超短編小説 トモコとマリコ

超短編小説を中心とした短い読み物を発表しています。

2022-03-01から1ヶ月間の記事一覧

シャボン玉

私の吹いたシャボン玉を追いかけていたホームレスが車にはねられた。

付箋

自殺した友人の遺した物は、あちこちに付箋が貼られた、人間関係がうまくいくための本だけだった。

廃品回収

廃品回収の軽トラの荷台に、鳥かごが積み込まれるのを、車いすの少年がじっと見ていた。

電波時計

妻が息絶えた瞬間、電波時計の秒針がぐるぐると高速で回転し始めた。何かを受信しているのだろうか。

日記帳

誰にも見せない日記帳の中でも、「愛してる」と嘘をついている。

カセットテープ

「おかあさんのこえ」と書かれたラベルが貼られたカセットテープが、ゴミ捨て場に捨てられていた。

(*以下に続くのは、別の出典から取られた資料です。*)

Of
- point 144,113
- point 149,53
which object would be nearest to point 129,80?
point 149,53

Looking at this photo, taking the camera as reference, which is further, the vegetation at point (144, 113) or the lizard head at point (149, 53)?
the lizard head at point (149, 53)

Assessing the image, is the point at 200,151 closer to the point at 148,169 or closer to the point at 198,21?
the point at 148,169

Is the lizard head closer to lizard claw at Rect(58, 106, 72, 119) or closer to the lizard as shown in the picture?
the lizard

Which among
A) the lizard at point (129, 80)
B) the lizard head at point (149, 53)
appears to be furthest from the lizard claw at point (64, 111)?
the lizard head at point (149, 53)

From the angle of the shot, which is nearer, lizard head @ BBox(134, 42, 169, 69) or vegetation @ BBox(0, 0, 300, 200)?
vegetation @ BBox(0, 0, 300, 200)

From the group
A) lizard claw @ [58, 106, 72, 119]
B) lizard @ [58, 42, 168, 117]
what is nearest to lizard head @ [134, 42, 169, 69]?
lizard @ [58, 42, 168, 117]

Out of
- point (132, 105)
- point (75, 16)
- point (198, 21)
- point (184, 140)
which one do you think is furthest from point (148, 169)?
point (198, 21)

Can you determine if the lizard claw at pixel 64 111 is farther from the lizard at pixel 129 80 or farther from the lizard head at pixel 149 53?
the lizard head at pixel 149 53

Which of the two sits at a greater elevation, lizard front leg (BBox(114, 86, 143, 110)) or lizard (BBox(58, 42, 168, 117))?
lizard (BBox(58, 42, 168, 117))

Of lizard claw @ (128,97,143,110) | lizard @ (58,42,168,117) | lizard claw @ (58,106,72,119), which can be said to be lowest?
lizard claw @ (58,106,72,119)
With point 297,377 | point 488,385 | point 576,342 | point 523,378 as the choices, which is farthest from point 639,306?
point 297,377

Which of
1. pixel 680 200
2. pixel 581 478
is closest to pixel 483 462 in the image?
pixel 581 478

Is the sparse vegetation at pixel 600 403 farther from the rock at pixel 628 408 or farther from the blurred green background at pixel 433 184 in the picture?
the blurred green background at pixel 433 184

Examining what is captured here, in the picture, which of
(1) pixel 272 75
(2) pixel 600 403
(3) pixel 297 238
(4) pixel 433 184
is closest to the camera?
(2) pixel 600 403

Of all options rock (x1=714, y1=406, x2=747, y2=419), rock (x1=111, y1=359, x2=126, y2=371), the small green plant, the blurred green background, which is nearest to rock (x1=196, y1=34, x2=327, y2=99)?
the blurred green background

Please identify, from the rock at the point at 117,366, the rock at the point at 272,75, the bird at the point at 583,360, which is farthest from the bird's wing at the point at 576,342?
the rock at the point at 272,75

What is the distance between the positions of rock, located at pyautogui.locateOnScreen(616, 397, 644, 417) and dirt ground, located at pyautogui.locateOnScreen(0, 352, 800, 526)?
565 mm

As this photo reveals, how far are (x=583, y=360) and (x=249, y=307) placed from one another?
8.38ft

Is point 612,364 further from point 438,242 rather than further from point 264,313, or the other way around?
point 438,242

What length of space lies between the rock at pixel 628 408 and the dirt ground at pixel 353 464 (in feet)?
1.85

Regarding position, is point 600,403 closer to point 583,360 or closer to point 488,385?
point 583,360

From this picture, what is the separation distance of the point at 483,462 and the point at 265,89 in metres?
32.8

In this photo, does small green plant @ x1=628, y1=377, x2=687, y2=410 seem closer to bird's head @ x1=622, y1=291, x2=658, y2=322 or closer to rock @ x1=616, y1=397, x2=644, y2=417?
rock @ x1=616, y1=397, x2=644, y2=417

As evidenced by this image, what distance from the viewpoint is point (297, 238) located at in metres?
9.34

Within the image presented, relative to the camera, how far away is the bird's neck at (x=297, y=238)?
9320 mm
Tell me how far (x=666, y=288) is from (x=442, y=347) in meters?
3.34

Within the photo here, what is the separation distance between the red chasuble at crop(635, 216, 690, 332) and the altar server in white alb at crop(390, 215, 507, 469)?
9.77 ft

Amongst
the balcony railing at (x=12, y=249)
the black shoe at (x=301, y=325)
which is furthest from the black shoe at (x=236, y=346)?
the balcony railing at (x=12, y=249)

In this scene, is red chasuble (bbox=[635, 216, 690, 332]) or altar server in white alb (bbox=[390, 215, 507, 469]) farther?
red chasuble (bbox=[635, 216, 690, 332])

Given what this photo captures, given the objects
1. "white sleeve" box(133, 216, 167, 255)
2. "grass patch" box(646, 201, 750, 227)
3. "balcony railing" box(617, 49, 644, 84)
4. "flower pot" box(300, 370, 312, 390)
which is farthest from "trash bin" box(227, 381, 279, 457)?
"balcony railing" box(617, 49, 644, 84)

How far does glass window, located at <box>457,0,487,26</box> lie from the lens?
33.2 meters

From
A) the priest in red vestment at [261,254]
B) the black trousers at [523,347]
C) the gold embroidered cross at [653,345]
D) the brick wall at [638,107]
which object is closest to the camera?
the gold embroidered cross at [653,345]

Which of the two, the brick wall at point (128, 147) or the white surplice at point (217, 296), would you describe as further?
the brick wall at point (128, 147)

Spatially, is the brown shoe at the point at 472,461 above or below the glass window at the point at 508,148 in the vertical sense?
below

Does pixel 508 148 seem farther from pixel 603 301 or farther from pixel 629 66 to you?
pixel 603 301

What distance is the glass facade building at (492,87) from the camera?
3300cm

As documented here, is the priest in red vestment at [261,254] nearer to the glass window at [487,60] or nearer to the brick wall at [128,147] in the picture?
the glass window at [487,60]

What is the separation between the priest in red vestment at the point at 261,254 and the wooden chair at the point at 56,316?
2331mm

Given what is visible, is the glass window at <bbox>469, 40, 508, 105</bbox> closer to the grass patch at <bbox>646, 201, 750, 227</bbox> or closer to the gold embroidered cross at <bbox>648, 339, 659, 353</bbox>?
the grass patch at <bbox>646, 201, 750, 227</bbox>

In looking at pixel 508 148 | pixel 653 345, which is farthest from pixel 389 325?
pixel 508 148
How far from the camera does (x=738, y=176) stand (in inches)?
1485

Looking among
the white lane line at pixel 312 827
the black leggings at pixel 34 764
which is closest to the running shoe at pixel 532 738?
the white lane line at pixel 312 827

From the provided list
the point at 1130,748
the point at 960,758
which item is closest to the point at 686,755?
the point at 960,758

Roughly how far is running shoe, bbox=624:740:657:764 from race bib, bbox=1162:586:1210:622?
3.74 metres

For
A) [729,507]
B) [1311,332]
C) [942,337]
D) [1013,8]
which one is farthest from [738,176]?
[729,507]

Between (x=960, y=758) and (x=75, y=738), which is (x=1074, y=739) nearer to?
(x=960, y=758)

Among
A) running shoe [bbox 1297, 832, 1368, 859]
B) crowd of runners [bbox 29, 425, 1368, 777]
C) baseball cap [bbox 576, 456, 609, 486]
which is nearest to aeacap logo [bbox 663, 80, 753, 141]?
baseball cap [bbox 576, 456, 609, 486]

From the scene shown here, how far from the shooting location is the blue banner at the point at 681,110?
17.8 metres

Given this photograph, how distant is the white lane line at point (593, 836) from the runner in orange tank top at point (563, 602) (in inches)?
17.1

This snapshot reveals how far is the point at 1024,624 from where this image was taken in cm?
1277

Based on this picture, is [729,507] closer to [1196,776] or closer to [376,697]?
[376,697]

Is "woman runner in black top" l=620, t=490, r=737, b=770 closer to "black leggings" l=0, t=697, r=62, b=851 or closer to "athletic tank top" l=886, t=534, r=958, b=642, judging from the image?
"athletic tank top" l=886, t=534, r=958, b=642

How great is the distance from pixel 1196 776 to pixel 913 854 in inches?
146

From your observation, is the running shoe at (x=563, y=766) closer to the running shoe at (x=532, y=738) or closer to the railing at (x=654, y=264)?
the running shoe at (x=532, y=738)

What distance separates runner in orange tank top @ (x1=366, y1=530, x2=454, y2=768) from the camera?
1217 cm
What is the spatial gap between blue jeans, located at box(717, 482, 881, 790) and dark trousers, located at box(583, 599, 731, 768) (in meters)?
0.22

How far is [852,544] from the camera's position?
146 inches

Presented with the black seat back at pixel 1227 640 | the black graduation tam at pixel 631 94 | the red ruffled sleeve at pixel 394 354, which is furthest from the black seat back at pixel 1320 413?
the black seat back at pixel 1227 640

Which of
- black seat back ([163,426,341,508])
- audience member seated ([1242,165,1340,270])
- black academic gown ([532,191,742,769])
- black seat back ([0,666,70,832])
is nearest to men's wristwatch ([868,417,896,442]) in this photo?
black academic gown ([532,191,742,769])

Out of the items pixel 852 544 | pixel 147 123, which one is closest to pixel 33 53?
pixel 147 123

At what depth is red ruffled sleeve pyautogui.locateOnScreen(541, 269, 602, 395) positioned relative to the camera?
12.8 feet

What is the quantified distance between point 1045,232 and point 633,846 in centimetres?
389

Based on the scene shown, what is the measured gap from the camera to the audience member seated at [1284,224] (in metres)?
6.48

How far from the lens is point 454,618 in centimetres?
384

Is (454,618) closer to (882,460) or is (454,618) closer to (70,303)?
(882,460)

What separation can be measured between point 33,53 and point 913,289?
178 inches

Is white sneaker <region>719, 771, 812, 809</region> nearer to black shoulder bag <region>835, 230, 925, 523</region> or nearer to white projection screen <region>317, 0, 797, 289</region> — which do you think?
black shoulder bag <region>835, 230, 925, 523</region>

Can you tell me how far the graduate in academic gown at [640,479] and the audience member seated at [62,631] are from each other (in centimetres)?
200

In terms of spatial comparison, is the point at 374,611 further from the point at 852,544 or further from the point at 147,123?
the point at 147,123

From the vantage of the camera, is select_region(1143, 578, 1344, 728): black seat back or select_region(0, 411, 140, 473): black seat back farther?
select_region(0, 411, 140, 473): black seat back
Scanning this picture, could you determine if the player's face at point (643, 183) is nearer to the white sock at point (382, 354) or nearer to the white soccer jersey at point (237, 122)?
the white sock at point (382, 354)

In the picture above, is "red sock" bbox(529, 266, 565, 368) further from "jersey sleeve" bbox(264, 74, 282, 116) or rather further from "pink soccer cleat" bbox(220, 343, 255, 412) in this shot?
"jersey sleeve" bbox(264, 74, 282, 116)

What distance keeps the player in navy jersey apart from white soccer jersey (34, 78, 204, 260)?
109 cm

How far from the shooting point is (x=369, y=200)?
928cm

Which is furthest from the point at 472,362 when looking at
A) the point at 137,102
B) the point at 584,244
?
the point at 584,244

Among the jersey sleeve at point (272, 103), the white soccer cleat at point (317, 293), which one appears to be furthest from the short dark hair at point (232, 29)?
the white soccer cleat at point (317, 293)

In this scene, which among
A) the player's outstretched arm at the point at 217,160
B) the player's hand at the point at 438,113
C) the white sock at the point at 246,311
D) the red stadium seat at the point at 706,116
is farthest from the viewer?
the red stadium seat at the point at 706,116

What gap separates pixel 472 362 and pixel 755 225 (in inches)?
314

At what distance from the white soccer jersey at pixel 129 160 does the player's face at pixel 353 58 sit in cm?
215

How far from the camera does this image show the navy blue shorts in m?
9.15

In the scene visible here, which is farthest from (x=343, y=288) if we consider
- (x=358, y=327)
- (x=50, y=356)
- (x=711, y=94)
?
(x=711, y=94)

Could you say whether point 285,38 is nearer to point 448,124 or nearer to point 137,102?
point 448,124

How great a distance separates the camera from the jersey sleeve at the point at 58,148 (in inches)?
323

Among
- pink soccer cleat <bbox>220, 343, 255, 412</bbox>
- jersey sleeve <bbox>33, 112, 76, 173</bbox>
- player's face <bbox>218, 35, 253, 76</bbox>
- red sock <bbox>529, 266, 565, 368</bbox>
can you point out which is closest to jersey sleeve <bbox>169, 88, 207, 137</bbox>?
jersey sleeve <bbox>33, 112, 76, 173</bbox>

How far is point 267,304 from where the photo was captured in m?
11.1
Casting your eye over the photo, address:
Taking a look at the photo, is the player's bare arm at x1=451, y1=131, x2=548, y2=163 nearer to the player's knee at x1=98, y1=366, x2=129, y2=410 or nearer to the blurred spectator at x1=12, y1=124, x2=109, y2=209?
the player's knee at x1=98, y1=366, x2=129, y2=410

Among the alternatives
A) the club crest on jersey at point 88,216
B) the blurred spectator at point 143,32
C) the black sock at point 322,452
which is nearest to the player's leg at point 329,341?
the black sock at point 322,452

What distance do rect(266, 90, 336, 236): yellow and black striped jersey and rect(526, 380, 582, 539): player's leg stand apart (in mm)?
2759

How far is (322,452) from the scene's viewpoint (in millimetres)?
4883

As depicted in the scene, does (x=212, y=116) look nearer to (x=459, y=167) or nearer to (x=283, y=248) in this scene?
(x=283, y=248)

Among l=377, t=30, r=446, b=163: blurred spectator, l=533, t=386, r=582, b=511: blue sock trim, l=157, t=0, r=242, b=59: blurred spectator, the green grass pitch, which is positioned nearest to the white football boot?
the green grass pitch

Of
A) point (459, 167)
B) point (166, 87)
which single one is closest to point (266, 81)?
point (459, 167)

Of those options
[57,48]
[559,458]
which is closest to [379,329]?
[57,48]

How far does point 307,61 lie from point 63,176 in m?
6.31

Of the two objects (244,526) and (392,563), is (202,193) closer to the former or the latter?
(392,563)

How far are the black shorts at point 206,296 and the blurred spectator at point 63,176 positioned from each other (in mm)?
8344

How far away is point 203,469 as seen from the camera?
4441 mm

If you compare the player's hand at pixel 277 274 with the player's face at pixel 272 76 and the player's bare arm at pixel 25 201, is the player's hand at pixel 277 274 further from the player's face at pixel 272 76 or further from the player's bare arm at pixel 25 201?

母を弔う読経の声が、葬儀場近くを通りかかった父の選挙カーの騒音にかき消される。

海苔

夫の弁当のご飯に貼る海苔を「ゴ」「メ」「ン」の形に切っているところを夫に見つかり、結局また喧嘩。

ブックマーク

辞めた高校のウェブサイトをなぜかブックマークしてしまった。

美術の先生と結婚した、ぼくが好きだったクラスメートの女の子をモデルにした裸婦画を観に、もう四日連続で先生の個展に来ている。先生は嬉しそうだ。

陰口

毎日、会社の人の陰口を、飼い猫に聞かせていたら、白猫なのに、耳が何だか黒ずんできた。

パンク

姉のストーカーの人が私の自転車のパンクを直してくれた。

天国

「天国へ行ってね」と言いながら、ゴキブリに殺虫剤をぶっかける姉。

命日

今日はお父さんの命日でーす、ぜひ高評価お願いしまーす。

家出

仏壇のおばあちゃんの遺影だけ持って、家出。

車内

ダッチワイフと一緒に電車に乗ってきたおじさんが、車内が混んできたら、ダッチワイフをおもむろに萎ませ始めた。

絵馬

私の家の近所の神社には、私の兄が母に叱られるたびに泣きながら書いた、「ぼくのばかをなおしてください」という絵馬がぎっしり吊るされている。

雪だるま

冬の夜、民家の前に置かれた、四人家族を表しているであろう四体の小さな雪だるまを、小便で次々と破壊し、一人の部屋に帰る。少し、ちんちんが痛い。

赤ペン

夏休みのある日、帰宅すると、私の机の上に置かれていた読書感想文に、赤ペンでダメ出しがぎっしり。これは何かと親に尋ねると、小説家くずれの叔父が今日、父に金を借りに家に来て、その時にやっていったものらしい。何だかなぁ。

集まり

私のような不登校の子どもを持つ親たちの集まりに参加した母が、そこで会った人と不倫をした。父はすごく怒っている。これは、私も謝った方がいいのだろうか。

そっと

終わった後、ラブホテルの窓から外を見ていた彼氏が、そっと親指を隠した。

空き巣に入った家のクローゼットに、俺が欲しい服が掛かっていたが、空き巣で得たお金できちんと買おうと思い、我慢した。

教科書

引っ越し作業中、押入の奥から出てきた、保健体育の教科書を何気なくめくると、なぜか、女性の体の成長の図が掲載されているページに、おびただしい数の「死ね」という書き込みが。

詰まらせた

先生の話やクラスメートの噂話によると、どうやら三階の女子便所を詰まらせたのは、俺があの子に出したラブレターらしい。

一人暮らしをしている姉が、家で飼っている猫たちには皆、姉の学生時代、姉をいじめていた人たちと同じ名前が付けられている。

ファーストキス

ファーストキスは夜逃げの前日に済ませました。

寿命

生け簀で寿命を迎えたエビ。

無いから

受験の合格祈願に、友人と神社へ行ったら、友人は「賽銭箱に入れるお金が無いから」と、本殿の前でスカートをたくし上げてパンツを見せていた。

春。真夜中のゴミ捨て場にぽつんと捨てられた花束。

雑音

夜中、我が家の裏にある山で、誰かが藁人形を打ち付けているらしい、コーン、コーンという音に合わせて、ぼくが聴いている深夜ラジオに、ザッ、ザザッ、と雑音が入る。